Every night when the sun goes down,Submission Season 1 Episode 1 (2016) Florida's net-casting spiders emerge, startling onlookers with record-breaking, enormous eyes. Now, a new study shows that the two giant eyes among the spiders’ eight total peepers make the key difference in helping the spiders to see better at night, and zero in on prey walking nearby.
These findings confirm that spiders in the genus Deinopis, which have the largest eyes of any spider, use their humongous peepers to survive in the wild, said study lead researcher Jay Stafstrom, a doctoral student of biological sciences at the University of Nebraska-Lincoln.
The study also showed that the other six, small eyes don't provide much compensation in visual acuity when the large eyes are out of commission, Stafstrom said.
The spiders' large eyes likely help them hunt at night
Stafstrom decided to study net-casting spiders because little is known about them, he said. "They're pretty hard to find," he told Live Science. "During the day, they look like sticks, and at night they come out and do all of this cool behavior."
These spiders are also harmless to people, Stafstrom added. During all of his work with net-casting spiders, only one bit him, and that was after he captured it and carried it for 5 minutes in his hands on the way to the field station, Stafstrom said.
Net-casting spiders tend to live in subtropical areas, including most of Florida and southern Georgia, as well as Costa Rica. The arachnids eat small arthropods, including other spiders, ants, mosquitoes, moths and crickets — basically anything smaller than them (about the length of a person's ring finger), Stafstrom said.

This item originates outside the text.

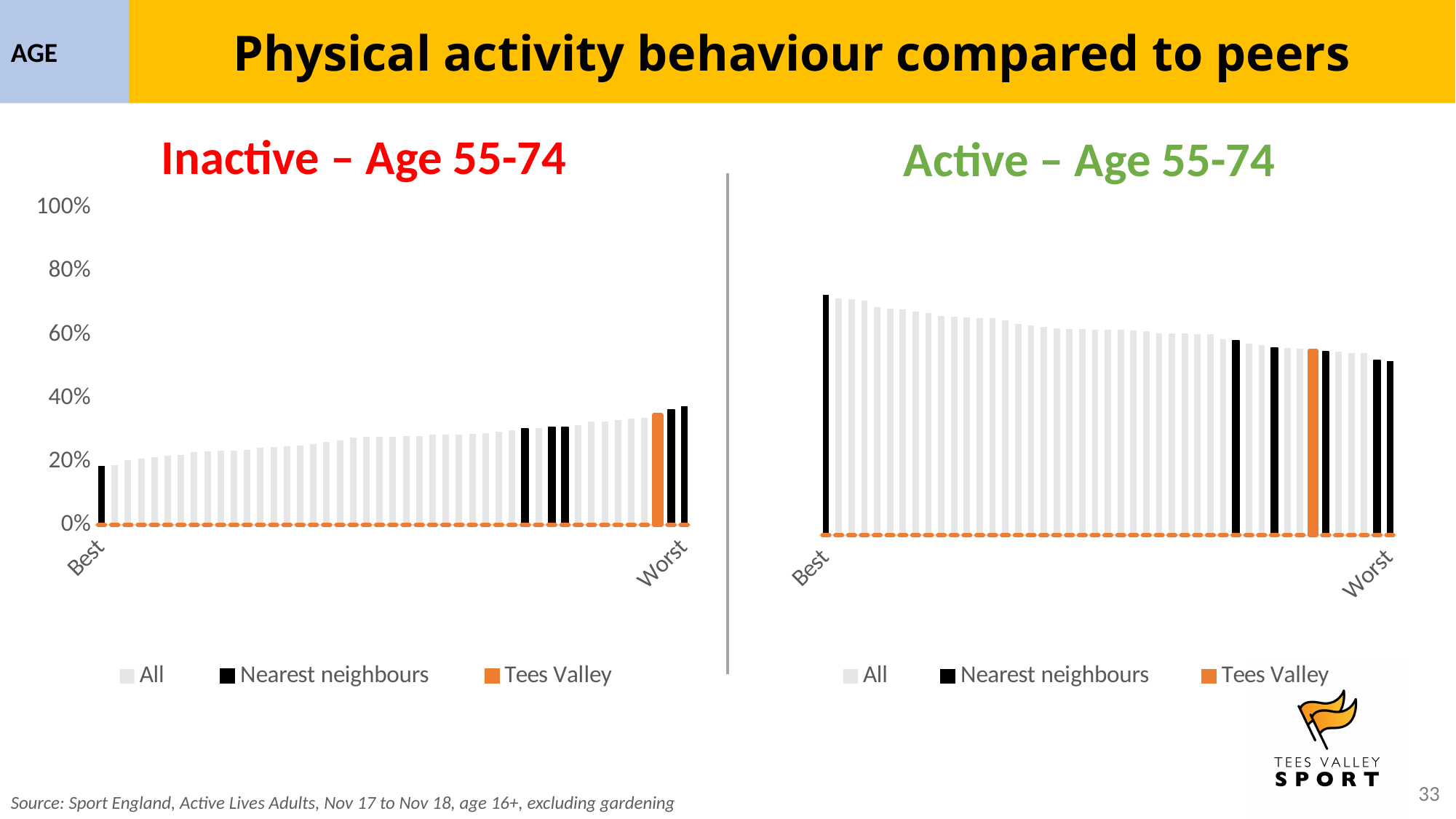
What are the three legend entries on the Inactive – Age 55-74 chart? All, Nearest neighbours, Tees Valley What kind of chart is the Inactive – Age 55-74 chart? Bar chart On the Inactive – Age 55-74 chart, is the Tees Valley value greater or less than 40%? less On the Inactive – Age 55-74 chart, is the value of the Worst bar greater or less than 60%? less On the Inactive – Age 55-74 chart, is the Tees Valley value greater or less than 20%? greater On the Active – Age 55-74 chart, which is larger: the Best bar or the Tees Valley bar? Best What are the two labels shown on the x axis of the Active – Age 55-74 chart? Best and Worst On the Inactive – Age 55-74 chart, which is larger: the Tees Valley bar or the Best bar? Tees Valley On the Active – Age 55-74 chart, which colour represents Tees Valley? Orange On the Inactive – Age 55-74 chart, do the bars rise or fall from Best to Worst? Rise On the Active – Age 55-74 chart, do the bars rise or fall from Best to Worst? Fall How many series does the legend of the Active – Age 55-74 chart list? 3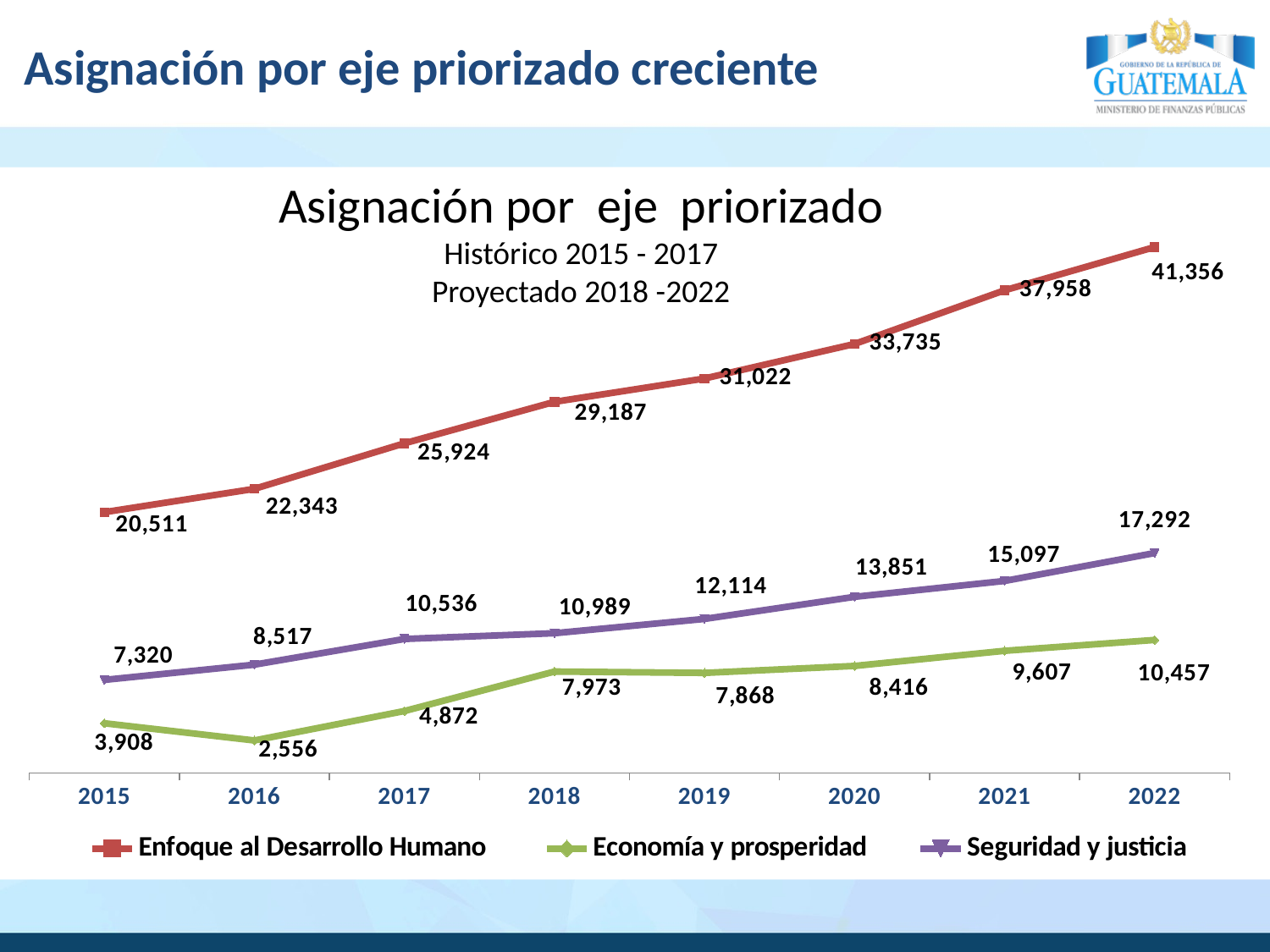
How many series does the legend list? 3 How many years are shown on the x axis? 8 Which series has the larger value in 2020, Seguridad y justicia or Economía y prosperidad? Seguridad y justicia What is the difference between Seguridad y justicia and Economía y prosperidad in 2018? 3,016 What is the value for Seguridad y justicia in 2019? 12,114 In which year is the value for Seguridad y justicia highest? 2022 Does the Enfoque al Desarrollo Humano series rise or fall from 2015 to 2022? Rise What is the value for Enfoque al Desarrollo Humano in 2022? 41,356 What is the value for Economía y prosperidad in 2016? 2,556 What kind of chart is shown on the slide? Line chart What is the difference between the Enfoque al Desarrollo Humano values for 2022 and 2015? 20,845 In which year is the value for Economía y prosperidad lowest? 2016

Scientists had speculated that net-casting spiders, which spin a net-like web and use it to catch prey, use their massive eyes to hunt, but there was no actual evidence to prove it. So Stafstrom and Eileen Hebets, a professor of biological sciences at the University of Nebraska-Lincoln, set up two experiments to figure it out.
Stafstrom captured 29 Deinopis spinosaspiders and used a toothpick to paint a layer of dental silicone over each spider's two large eyes. He left the other six eyes of each spider untouched. Then, Stafstrom recorded the visually impaired spiders for the next 4 hours in the wild, noting what kind of prey they caught and how.
After the experiment ended, Stafstrom peeled the dental silicone off of the spiders' eyes, and then returned a day or so later, doing the experiment again, but this time allowing the spiders to use their full vision. (Sometimes he reversed the order of the conditions, instead watching a spider with full vision, and then returning later to the same spider and covering its eyes for the experiment.)
Overall, D. spinosaspiders with covered eyes caught less prey than did their counterparts who had full vision, Stafstrom found. Though the visually impaired spiders didn't have trouble catching airborne prey, like mosquitoes, they were less likely than their "all eyes on deck" counterparts to catch prey that was walking by them, he said.
The so-called "walking prey" were significantly larger than the airborne prey, meaning the spiders with full-fledged vision could feast on larger prey in greater numbers than spiders with blocked vision, Stafstrom said.
The researchers did the same experiment again with 16 net-catching spiders, but in a 30-minute-long laboratory setting. The results were similar; the spiders with impaired sight were less likely to capture prey (in this case, crickets) than were the able-eyed spiders. It also took the eight-leggers with blocked vision significantly longer to capture the crickets, the researchers found.
The spiders' large eyes likely help them hunt at night, during low-light situations, Stafstrom said. As such, they can lay low during the day and evade predation by daytime predators, including birds, he said.
The study will be published online May 18 in the journal Biology Letters.